▶ **DIRECTIONS FOR THIS TASK**
Convert every line of the material below into a numbered list, leaving out the blank lines.

Records from a collection

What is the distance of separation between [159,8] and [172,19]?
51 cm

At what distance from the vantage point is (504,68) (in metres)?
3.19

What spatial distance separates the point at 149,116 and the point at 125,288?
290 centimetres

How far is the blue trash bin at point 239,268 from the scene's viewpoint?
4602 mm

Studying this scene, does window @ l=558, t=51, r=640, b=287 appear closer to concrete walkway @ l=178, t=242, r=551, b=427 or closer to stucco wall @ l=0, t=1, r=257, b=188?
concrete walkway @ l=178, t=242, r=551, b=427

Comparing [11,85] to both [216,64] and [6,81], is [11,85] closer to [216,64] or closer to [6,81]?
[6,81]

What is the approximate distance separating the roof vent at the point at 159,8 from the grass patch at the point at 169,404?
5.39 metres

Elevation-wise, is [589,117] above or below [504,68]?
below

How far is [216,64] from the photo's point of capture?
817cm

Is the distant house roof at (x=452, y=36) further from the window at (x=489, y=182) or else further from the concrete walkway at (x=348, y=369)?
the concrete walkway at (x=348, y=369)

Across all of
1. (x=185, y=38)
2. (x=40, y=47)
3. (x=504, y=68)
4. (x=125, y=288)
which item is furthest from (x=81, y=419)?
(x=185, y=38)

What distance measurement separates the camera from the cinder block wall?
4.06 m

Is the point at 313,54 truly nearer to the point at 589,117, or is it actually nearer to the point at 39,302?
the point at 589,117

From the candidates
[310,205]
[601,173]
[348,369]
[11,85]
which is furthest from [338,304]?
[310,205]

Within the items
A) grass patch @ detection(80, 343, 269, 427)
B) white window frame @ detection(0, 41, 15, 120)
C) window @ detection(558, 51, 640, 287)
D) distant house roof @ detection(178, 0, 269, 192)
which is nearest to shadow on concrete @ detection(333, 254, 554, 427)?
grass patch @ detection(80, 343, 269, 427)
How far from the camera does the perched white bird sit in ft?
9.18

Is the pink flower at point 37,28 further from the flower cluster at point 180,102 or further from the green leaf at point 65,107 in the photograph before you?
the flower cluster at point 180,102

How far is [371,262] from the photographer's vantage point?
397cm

▶ **EXERCISE RESULT**
1. What is the distance of separation between [159,8] and [172,19]?
2. 51 cm
3. At what distance from the vantage point is (504,68) (in metres)?
4. 3.19
5. What spatial distance separates the point at 149,116 and the point at 125,288?
6. 290 centimetres
7. How far is the blue trash bin at point 239,268 from the scene's viewpoint?
8. 4602 mm
9. Studying this scene, does window @ l=558, t=51, r=640, b=287 appear closer to concrete walkway @ l=178, t=242, r=551, b=427 or closer to stucco wall @ l=0, t=1, r=257, b=188?
10. concrete walkway @ l=178, t=242, r=551, b=427
11. Comparing [11,85] to both [216,64] and [6,81], is [11,85] closer to [216,64] or closer to [6,81]?
12. [6,81]
13. What is the approximate distance separating the roof vent at the point at 159,8 from the grass patch at the point at 169,404?
14. 5.39 metres
15. Elevation-wise, is [589,117] above or below [504,68]?
16. below
17. How far is [216,64] from the photo's point of capture?
18. 817cm
19. Is the distant house roof at (x=452, y=36) further from the window at (x=489, y=182) or else further from the concrete walkway at (x=348, y=369)?
20. the concrete walkway at (x=348, y=369)
21. Across all of
22. 1. (x=185, y=38)
23. 2. (x=40, y=47)
24. 3. (x=504, y=68)
25. 4. (x=125, y=288)
26. which item is furthest from (x=81, y=419)?
27. (x=185, y=38)
28. What distance measurement separates the camera from the cinder block wall?
29. 4.06 m
30. Is the point at 313,54 truly nearer to the point at 589,117, or is it actually nearer to the point at 39,302?
31. the point at 589,117
32. From the candidates
33. [310,205]
34. [601,173]
35. [348,369]
36. [11,85]
37. which is furthest from [338,304]?
38. [310,205]
39. Within the items
40. A) grass patch @ detection(80, 343, 269, 427)
41. B) white window frame @ detection(0, 41, 15, 120)
42. C) window @ detection(558, 51, 640, 287)
43. D) distant house roof @ detection(178, 0, 269, 192)
44. which is nearest to shadow on concrete @ detection(333, 254, 554, 427)?
45. grass patch @ detection(80, 343, 269, 427)
46. How far from the camera does the perched white bird sit in ft?
47. 9.18
48. Is the pink flower at point 37,28 further from the flower cluster at point 180,102 or further from the green leaf at point 65,107 in the photograph before you?
49. the flower cluster at point 180,102
50. How far is [371,262] from the photographer's vantage point?
51. 397cm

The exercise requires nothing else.